◆ Exercise requirements: Output exactly the lines below, starting with the line that has "리토코론 Olympos House 빌라 외부 사진" and going on through the line that has "Appraisal: An Amritsar", both included, and no other lines.

◆ Records shown:
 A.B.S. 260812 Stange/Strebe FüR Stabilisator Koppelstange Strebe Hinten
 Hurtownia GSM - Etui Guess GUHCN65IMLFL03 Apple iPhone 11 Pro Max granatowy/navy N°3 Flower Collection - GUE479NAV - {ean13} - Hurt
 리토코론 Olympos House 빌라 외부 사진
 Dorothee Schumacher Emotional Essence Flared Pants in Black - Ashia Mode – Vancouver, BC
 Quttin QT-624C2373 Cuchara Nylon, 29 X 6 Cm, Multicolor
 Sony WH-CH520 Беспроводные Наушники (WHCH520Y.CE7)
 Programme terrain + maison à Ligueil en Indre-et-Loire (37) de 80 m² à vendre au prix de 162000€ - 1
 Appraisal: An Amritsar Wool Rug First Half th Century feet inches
...
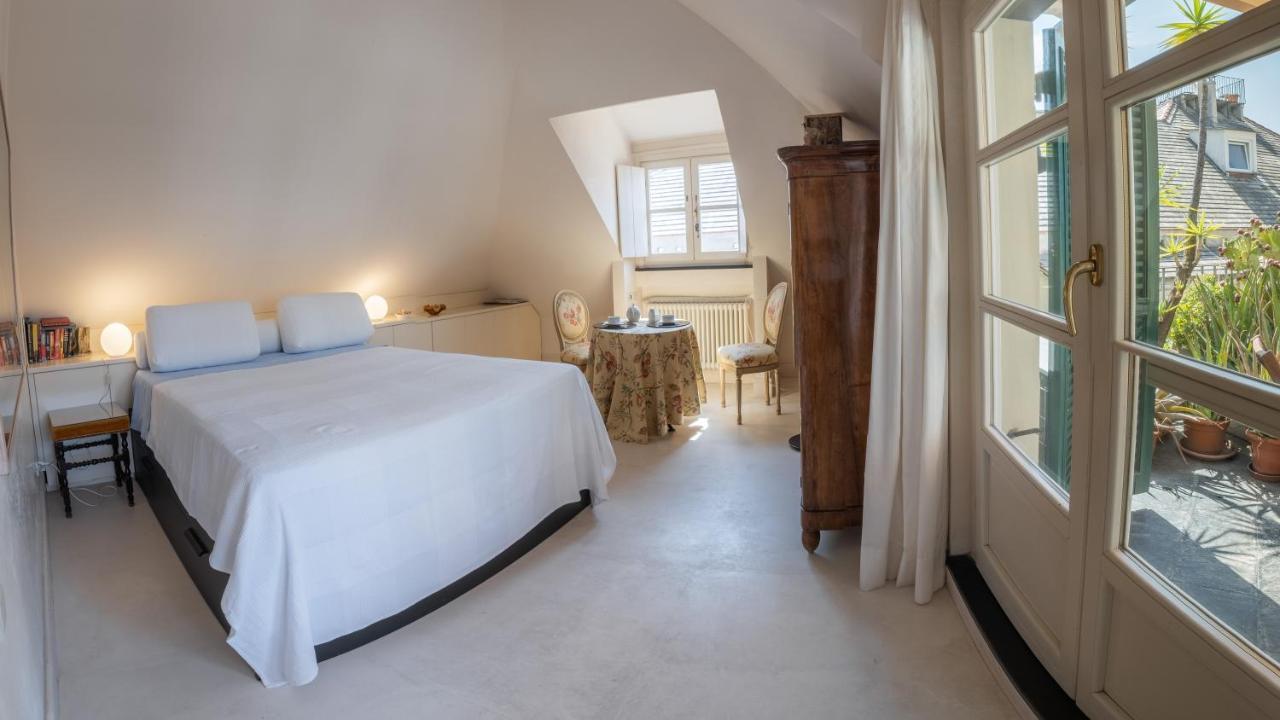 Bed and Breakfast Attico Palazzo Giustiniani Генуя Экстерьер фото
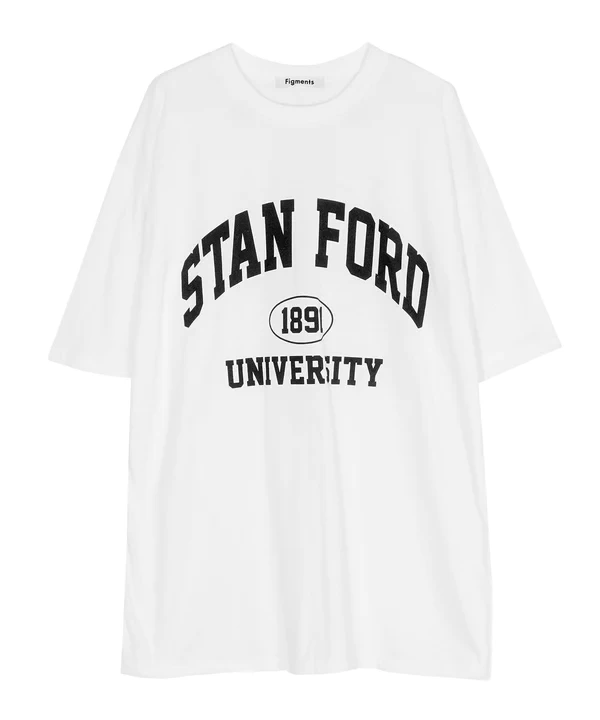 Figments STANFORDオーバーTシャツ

◆ Task response:
 리토코론 Olympos House 빌라 외부 사진
 Dorothee Schumacher Emotional Essence Flared Pants in Black - Ashia Mode – Vancouver, BC
 Quttin QT-624C2373 Cuchara Nylon, 29 X 6 Cm, Multicolor
 Sony WH-CH520 Беспроводные Наушники (WHCH520Y.CE7)
 Programme terrain + maison à Ligueil en Indre-et-Loire (37) de 80 m² à vendre au prix de 162000€ - 1
 Appraisal: An Amritsar Wool Rug First Half th Century feet inches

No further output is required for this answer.